Тем временем Чин гуляла по западному крылу замка, где были расположены биологические лаборатории Кора Атейроса.
— Я ведь не биолог, — сказала Чин, — то есть, конечно, у меня есть общебиологическое образование, но моя профессия — биоинженер, инженер систем жизнеобеспечения. Я разбираюсь в гидропонике, в растениях, в производстве белка, углеводов, кислорода. Но молекулярка… генетика… знания только самые общие.
— Ничего страшного, — улыбнулся Кор, — у нас ведь не экзамен. Но вам интересно?
— Да, конечно!
— А вот мой виварий, взгляните, — створки высоких дверей распахнулись, Кор первым шагнул в обширное помещение, которое заполняли клетки из силовых полей с самыми разнообразными представителями фауны.
— Я работаю над проблемой бессмертия, — заявил Кор, — и конечно, объекты мне необходимы. Мы достигли значительных успехов. Вы же знаете, что эта проблема не была решена и в СТК.
— Да, — Чин остановилась перед просторным вольером, где среди домиков и соломенных куч бегали забавные белые мышки, — я понимаю. Меня, правда, удивляет, что вы используете животных. Кажется, по мере развития науки в СТК отошли от живых объектов вообще. Ведь есть электронное моделирование, и есть клеточные колонии. Это проще, да и гуманнее, чем использовать существ с высокоорганизованной нервной системой.

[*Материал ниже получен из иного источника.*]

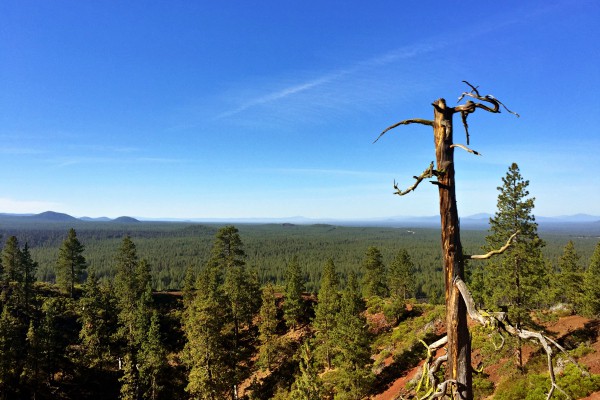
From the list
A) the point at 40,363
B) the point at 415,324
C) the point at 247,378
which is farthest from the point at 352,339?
the point at 40,363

— Ну перестаньте! — отмахнулся Кор, — сколько бед потерпела наука, сколько открытий не было совершено из-за безмозглых псевдогуманистов, жалевших бедных мышек и собачек!
— Да я их не жалею, я говорю о том, как было в СТК! Там отошли от таких методов.

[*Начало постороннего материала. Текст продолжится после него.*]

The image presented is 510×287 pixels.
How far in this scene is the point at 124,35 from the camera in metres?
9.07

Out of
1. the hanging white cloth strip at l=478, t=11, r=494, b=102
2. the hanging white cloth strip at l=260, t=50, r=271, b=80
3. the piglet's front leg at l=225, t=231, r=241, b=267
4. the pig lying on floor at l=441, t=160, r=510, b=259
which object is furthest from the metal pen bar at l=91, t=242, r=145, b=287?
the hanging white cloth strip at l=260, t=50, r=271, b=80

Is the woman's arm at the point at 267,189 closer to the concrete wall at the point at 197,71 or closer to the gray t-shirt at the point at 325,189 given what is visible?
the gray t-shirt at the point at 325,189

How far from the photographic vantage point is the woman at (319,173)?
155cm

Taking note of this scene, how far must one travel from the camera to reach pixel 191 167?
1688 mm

— А зачем, Чин? Объясните, зачем отходить от надежных и удобных методов экспериментирования на животных? Даже если есть другие пути. Это просто удобно!
Чин пожала плечами. Они проходили мимо обезьянника — мартышки незнакомого вида, не то местного, не то выведенного в лаборатории, весело скакали по ветвям. В одной из маленьких клеток сидела обезьянка, больная на вид, и тяжело дышала.
— А вот наша клиника, — объявил Кор, раскрыв следующую дверь. Чин заглянула туда.
В широком зале на койках вдоль стены сидели и лежали несколько десятков человек в пижамах разного цвета. Все они принадлежали к той же расе, что и слуги во дворце — маленькие и тщедушные. Медсестры той же расы бесшумно двигались среди больных, ухаживая за ними.